Tuttavia, la libertà di disporre del proprio corpo condurrebbe inevitabilmente ad una mercificazione dello stesso in quanto strumento di lavoro, dotato quindi di un valore di scambio. La difesa del principio della libertà personale tout court non sembra quindi sufficiente per scongiurare un uso disinvolto del proprio corpo come mero mezzo per ottenere uno scopo, in questo caso un guadagno. Per ovviare al rischio occorre porre dei limiti al principio stesso di libertà, riscontrabili nel valore della dignità umana e dell’integrità morale personale. In quest’ottica, il lavoro non può essere considerato un’entità indipendente dalla persona del lavoratore, per cui il rapporto di lavoro deve poggiare anche su un fondamento etico e non può essere perciò regolato solo dal mercato. Lo scenario da aborrire è quello di un mercato universale che trasforma il nostro mondo di persone concrete, la cui individualità si esprime in una serie di attributi personali specifici, in un mondo di entità disincarnate, prive di soggettività e di emotività: un mondo di oggetti. Di questo il legislatore dovrebbe tener conto.

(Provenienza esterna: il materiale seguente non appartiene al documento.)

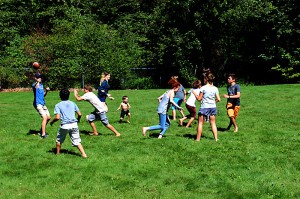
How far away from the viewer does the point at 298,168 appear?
10258mm

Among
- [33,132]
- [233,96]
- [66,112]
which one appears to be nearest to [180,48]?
[233,96]

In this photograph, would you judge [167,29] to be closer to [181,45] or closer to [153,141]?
[181,45]

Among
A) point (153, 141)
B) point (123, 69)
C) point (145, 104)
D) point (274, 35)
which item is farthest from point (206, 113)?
point (274, 35)

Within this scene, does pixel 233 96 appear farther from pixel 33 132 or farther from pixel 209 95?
pixel 33 132

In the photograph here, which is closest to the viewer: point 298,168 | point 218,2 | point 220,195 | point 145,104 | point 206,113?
point 220,195

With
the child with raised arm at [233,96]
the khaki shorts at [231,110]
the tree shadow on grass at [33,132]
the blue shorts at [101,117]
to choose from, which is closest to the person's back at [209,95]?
the child with raised arm at [233,96]

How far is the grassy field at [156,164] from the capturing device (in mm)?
8828

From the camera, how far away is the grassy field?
883 cm

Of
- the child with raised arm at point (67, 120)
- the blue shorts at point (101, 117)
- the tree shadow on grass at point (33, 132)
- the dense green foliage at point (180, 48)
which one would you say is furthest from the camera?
the dense green foliage at point (180, 48)

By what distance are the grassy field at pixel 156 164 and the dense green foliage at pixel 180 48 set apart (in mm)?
19937

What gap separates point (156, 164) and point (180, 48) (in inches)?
1045

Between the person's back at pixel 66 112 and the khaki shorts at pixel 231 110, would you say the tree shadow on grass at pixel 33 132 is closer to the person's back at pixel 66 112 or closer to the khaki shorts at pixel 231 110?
the person's back at pixel 66 112

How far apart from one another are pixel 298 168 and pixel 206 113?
3.33m

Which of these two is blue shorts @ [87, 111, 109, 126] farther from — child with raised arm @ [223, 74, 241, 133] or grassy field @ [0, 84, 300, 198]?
child with raised arm @ [223, 74, 241, 133]
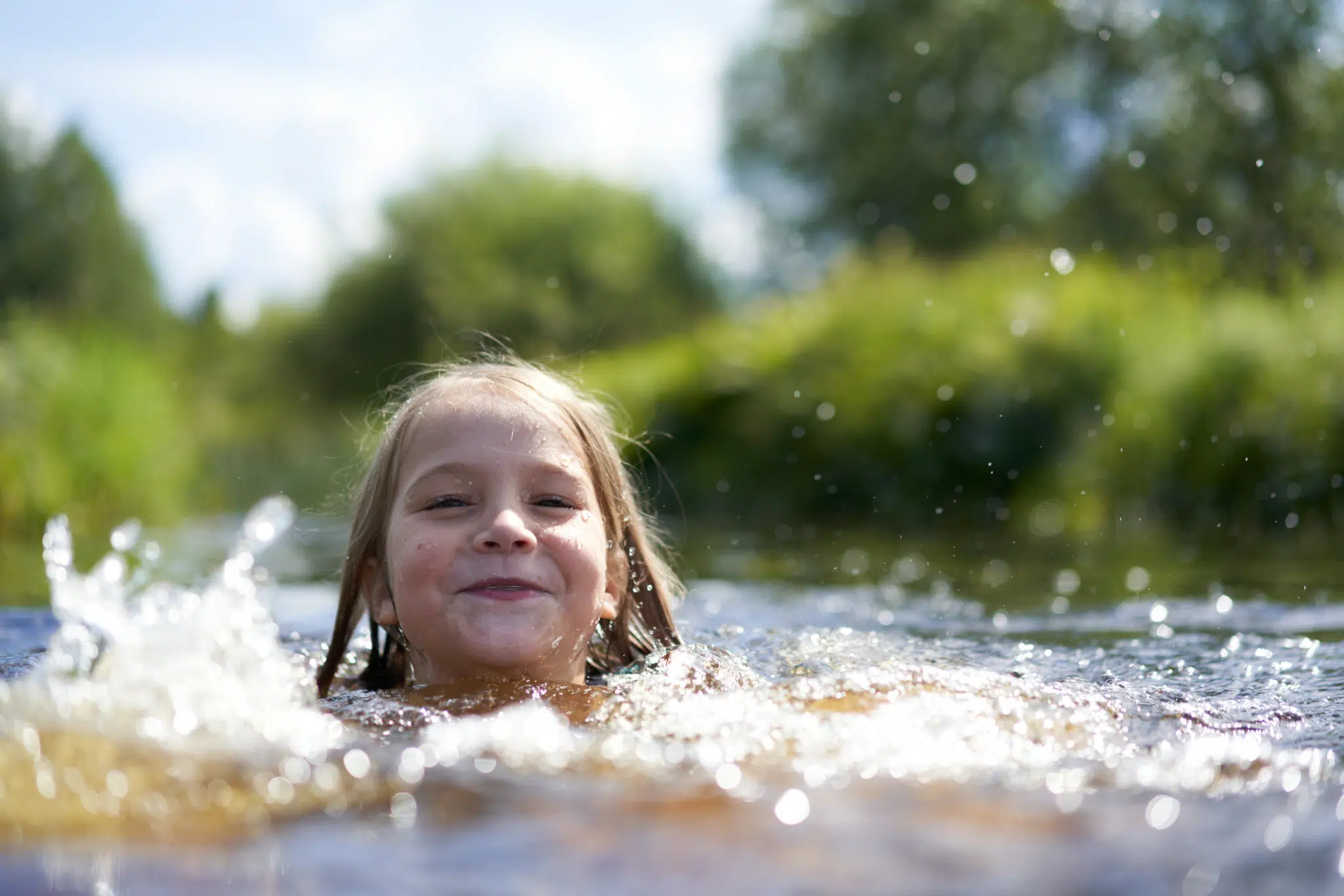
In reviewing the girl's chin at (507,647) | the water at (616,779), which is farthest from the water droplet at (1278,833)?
the girl's chin at (507,647)

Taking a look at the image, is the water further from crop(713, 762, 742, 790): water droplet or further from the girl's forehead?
the girl's forehead

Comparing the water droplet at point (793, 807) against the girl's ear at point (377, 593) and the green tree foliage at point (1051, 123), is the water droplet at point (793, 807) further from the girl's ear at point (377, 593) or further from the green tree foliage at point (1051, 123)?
the green tree foliage at point (1051, 123)

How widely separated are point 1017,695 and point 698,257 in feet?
101

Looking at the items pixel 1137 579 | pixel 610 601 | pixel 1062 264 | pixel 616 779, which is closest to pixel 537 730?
pixel 616 779

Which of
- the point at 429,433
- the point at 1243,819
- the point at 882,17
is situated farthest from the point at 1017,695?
the point at 882,17

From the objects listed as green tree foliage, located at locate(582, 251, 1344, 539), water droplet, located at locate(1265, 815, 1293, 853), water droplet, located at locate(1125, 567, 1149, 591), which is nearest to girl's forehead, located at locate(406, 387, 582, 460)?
water droplet, located at locate(1265, 815, 1293, 853)

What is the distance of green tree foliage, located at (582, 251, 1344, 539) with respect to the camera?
8891 mm

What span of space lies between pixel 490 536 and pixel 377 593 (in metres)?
0.59

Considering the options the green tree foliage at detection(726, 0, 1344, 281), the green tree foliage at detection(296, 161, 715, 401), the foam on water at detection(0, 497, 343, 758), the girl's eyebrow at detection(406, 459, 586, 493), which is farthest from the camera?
the green tree foliage at detection(296, 161, 715, 401)

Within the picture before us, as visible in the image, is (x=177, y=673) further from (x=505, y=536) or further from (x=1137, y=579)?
(x=1137, y=579)

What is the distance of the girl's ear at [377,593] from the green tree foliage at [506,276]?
986 inches

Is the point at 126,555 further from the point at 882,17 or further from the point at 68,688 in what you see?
the point at 882,17

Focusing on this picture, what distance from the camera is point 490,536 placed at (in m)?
2.93

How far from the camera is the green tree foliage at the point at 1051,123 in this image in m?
24.1
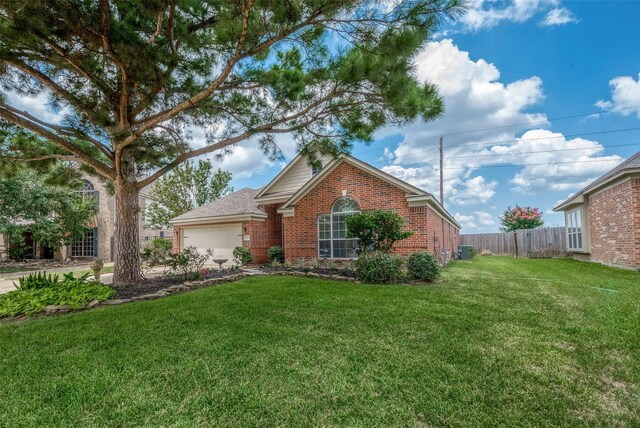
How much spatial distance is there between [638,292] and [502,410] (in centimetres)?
689

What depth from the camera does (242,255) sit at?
13.3 m

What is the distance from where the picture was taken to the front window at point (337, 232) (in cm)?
1142

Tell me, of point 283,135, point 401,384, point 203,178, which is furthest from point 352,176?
point 203,178

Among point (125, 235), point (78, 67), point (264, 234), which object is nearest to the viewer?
point (78, 67)

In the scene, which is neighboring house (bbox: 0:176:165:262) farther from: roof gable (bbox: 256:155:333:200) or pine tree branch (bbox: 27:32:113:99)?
pine tree branch (bbox: 27:32:113:99)

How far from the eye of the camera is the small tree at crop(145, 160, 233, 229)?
77.0ft

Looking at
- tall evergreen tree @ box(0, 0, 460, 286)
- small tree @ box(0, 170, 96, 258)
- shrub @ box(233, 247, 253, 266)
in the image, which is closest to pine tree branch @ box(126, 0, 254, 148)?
tall evergreen tree @ box(0, 0, 460, 286)

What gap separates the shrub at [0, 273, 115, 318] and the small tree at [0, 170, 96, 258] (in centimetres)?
1070

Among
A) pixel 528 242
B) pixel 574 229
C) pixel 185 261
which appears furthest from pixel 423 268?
pixel 528 242

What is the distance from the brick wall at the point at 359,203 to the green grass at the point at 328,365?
470 centimetres

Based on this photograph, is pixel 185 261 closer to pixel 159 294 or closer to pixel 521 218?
pixel 159 294

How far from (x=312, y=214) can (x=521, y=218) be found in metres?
20.5

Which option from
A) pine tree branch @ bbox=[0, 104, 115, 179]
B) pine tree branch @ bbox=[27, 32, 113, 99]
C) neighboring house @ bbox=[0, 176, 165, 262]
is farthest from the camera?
neighboring house @ bbox=[0, 176, 165, 262]

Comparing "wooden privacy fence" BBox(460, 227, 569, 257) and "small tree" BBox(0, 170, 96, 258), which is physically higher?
"small tree" BBox(0, 170, 96, 258)
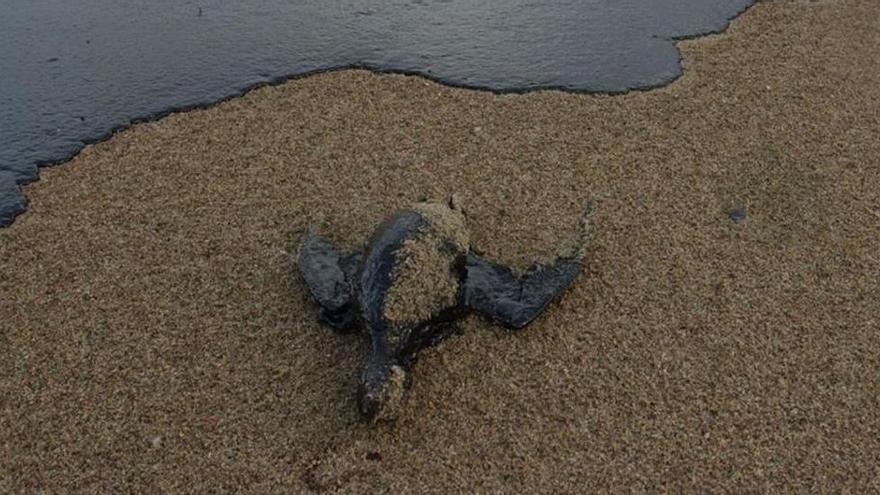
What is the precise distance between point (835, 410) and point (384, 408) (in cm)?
178

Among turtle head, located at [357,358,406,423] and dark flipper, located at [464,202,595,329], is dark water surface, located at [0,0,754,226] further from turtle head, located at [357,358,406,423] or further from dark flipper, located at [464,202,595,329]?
turtle head, located at [357,358,406,423]

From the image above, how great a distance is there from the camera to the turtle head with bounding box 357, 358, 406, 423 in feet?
9.34

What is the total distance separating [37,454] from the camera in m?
2.86

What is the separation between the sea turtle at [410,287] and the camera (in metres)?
3.02

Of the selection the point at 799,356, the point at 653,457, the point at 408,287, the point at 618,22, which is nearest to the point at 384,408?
the point at 408,287

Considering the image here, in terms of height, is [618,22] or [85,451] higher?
[618,22]

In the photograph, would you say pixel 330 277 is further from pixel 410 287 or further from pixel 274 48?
pixel 274 48

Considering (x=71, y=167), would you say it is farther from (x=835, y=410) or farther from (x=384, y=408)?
(x=835, y=410)

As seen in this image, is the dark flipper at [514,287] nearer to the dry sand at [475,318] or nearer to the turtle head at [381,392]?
the dry sand at [475,318]

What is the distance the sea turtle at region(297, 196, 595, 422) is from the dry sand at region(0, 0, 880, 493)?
11cm

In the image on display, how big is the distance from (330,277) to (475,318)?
0.67 metres

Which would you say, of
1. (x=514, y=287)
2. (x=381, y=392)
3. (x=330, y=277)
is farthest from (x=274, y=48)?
(x=381, y=392)

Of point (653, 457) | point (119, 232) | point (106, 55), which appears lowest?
point (653, 457)

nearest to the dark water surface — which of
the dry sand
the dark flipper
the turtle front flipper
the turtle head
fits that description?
the dry sand
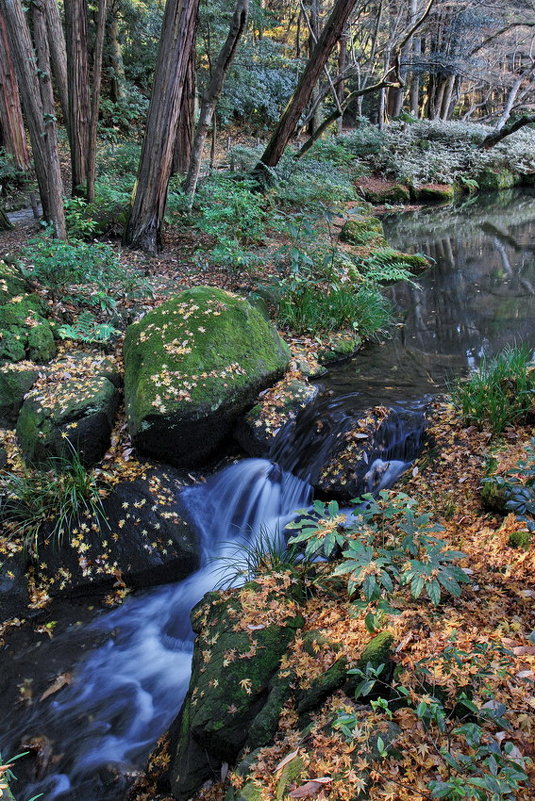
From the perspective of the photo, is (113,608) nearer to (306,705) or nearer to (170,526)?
(170,526)

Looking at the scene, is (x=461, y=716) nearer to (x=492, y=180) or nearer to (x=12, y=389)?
(x=12, y=389)

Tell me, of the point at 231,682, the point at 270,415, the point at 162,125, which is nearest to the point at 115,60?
the point at 162,125

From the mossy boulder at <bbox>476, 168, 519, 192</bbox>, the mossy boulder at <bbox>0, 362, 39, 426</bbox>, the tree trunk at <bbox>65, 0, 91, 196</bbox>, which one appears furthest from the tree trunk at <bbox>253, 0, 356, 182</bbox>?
the mossy boulder at <bbox>476, 168, 519, 192</bbox>

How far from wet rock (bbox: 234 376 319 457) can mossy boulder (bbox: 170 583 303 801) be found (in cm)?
193

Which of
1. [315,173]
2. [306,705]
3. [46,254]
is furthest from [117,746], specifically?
[315,173]

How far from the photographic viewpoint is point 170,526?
4254 millimetres

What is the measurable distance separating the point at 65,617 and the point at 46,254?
4.44 metres

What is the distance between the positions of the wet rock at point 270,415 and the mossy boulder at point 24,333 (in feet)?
7.93

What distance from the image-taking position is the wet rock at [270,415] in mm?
4844

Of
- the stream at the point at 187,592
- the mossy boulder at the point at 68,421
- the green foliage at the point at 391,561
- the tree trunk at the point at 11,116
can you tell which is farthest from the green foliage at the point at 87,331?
the tree trunk at the point at 11,116

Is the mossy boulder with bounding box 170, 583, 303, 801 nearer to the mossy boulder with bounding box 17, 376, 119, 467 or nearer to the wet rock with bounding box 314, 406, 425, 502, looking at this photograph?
the wet rock with bounding box 314, 406, 425, 502

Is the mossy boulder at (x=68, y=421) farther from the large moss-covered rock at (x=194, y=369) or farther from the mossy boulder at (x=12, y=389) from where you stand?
the large moss-covered rock at (x=194, y=369)

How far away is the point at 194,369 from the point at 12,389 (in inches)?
76.6

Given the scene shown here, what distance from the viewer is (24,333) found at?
5.32 meters
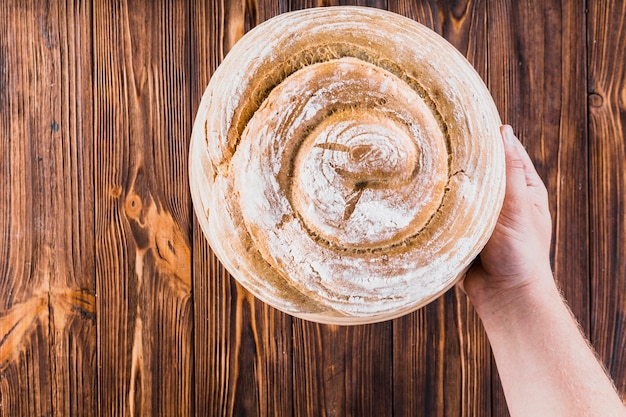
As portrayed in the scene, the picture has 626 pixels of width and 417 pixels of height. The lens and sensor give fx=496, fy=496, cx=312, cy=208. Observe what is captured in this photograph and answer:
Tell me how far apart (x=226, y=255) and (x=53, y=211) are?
0.66 meters

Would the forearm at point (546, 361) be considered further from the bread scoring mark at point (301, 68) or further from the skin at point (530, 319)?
the bread scoring mark at point (301, 68)

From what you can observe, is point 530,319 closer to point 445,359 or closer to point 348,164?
point 445,359

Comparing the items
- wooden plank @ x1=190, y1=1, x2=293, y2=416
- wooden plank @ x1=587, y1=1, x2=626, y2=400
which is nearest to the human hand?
wooden plank @ x1=587, y1=1, x2=626, y2=400

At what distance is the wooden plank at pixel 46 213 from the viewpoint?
3.73ft

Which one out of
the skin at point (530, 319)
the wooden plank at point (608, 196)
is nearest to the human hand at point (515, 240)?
the skin at point (530, 319)

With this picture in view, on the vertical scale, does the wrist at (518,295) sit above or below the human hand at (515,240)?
below

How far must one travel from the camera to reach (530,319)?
36.6 inches

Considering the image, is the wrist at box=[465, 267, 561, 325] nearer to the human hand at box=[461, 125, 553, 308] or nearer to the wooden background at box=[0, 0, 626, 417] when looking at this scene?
the human hand at box=[461, 125, 553, 308]

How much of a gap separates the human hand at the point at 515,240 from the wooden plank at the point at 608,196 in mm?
311

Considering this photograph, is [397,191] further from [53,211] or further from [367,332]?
[53,211]

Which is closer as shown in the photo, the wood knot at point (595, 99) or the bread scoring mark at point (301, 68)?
the bread scoring mark at point (301, 68)

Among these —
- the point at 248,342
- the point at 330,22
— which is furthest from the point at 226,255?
the point at 248,342

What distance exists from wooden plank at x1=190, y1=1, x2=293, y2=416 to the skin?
469 mm

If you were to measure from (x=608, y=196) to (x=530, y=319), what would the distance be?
0.45 meters
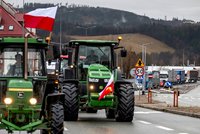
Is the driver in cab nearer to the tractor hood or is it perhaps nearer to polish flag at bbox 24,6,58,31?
the tractor hood

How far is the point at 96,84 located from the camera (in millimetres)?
20156

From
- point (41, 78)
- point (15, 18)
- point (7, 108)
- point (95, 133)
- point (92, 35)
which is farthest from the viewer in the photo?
point (92, 35)

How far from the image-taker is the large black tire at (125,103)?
2012 cm

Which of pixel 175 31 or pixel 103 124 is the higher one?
pixel 175 31

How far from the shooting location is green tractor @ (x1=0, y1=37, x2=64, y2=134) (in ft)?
42.2

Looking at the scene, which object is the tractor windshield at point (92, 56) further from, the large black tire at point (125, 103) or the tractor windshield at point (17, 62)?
the tractor windshield at point (17, 62)

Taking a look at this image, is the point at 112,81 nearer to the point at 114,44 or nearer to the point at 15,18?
the point at 114,44

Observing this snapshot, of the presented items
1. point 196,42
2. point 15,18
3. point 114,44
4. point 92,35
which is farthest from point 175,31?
point 114,44

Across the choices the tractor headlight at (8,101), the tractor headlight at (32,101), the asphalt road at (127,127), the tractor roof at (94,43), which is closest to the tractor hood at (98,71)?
the tractor roof at (94,43)

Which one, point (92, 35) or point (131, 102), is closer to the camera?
point (131, 102)

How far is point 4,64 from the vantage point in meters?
14.1

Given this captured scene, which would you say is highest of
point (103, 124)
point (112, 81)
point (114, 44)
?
point (114, 44)

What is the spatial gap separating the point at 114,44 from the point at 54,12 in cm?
580

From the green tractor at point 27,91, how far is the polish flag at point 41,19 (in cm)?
177
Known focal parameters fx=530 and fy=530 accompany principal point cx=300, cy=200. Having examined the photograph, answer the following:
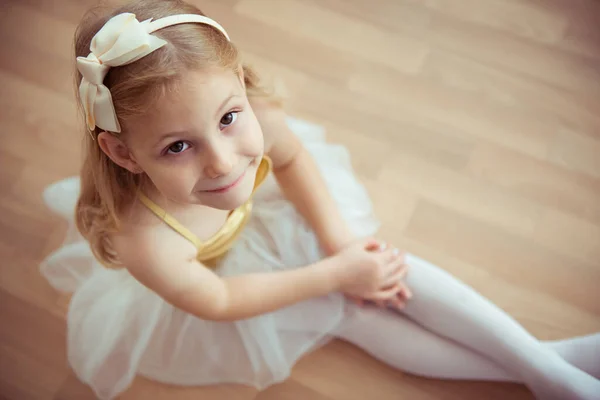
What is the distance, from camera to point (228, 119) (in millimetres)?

Il secondo problema di carattere antropologico che emerge dal documento in questione riguarda invece la scarsa considerazione prestata alla definizione di piani che possano contrastare efficacemente il traffico illegale di prostitute da Paesi meno sviluppati economicamente, e di conseguenza la scarsa attenzione alla violazione di libertà di quella massa crescente di ragazze che vengono schiavizzate.
Se, infatti, si può parlare della prostituzione come di un’attività lavorativa per chi sceglie di praticarla liberamente, ciò non vale per chi si vede costretto a prostituirsi. In questo caso, l’esercizio della prostituzione può essere annoverato nella categoria arendtiana di “labour”, insieme a tutte quelle svariate occupazioni intraprese dall’uomo con il solo scopo di sovvenire alle necessità della vita. Scrive Arendt: “L’attività lavorativa corrisponde allo sviluppo biologico del corpo umano, il cui accrescimento spontaneo, metabolismo e decadimento finale sono legati alle necessità prodotte e alimentate nel processo vitale dalla stessa attività lavorativa. La condizione umana di quest’ultima è la vita stessa.” (p. 40)
Si tratta, dunque, di tutta quella serie di attività finalizzate al sostentamento che accomunano l’uomo a qualunque altra specie animale. Lavorare per sopravvivere significa infatti essere schiavi dei bisogni materiali. Nel lavoro così inteso non si dà libertà, come si intuisce nel caso di tutte quelle donne immesse con la forza nei circuiti della prostituzione, o che scelgono di praticare questa attività perché costrette da indigenza e povertà, materiale o culturale. Spogliate di umanità, sono costrette a far fronte alle esigenze biologiche alla stregua di qualunque specie animale, senza la prospettiva di prendere parte a spazi capaci di restituire loro la dignità che si conviene a ciascun uomo.
Il problema del contrasto dei traffici illegali di donne e bambine destinate al mercato del sesso rimanda alla questione, ancor più complessa, del controllo e della gestione dei flussi migratori, trattandosi per lo più di ragazze provenienti da Paesi economicamente svantaggiati. Non si tratta, cioè, di regolamentare semplicemente il fenomeno della prostituzione, ma di assicurare a ciascuna donna la possibilità di scegliere autonomamente una professione non solo legale, ma anche dignitosa e appagante. Un’azione dunque, nel senso arendtiano del termine.
La sfida posta dinnanzi al legislatore è di portata epocale, e richiede al legislatore lo sforzo di anteporre alla salvaguardia degli interessi materiali della politica, la tutela dei diritti umani della persona.